== THE DATA

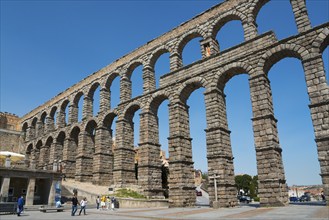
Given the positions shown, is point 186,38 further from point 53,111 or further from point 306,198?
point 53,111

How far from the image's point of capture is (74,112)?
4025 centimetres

====
== THE DATA

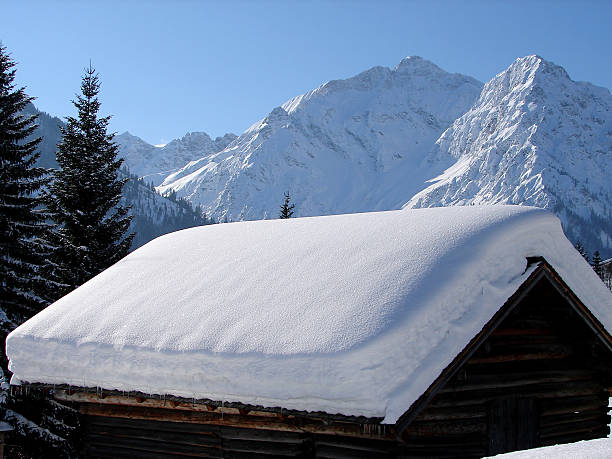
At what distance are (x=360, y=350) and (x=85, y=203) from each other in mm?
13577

====

## [WORK TO BE COMPLETED]
Print the entries starting at the line that contains "How far from" and ending with the line that contains "4025 centimetres", both included, with no change to a single character.

## [SOLUTION BELOW]
How far from the image's point of capture is (74,112)?
4025 centimetres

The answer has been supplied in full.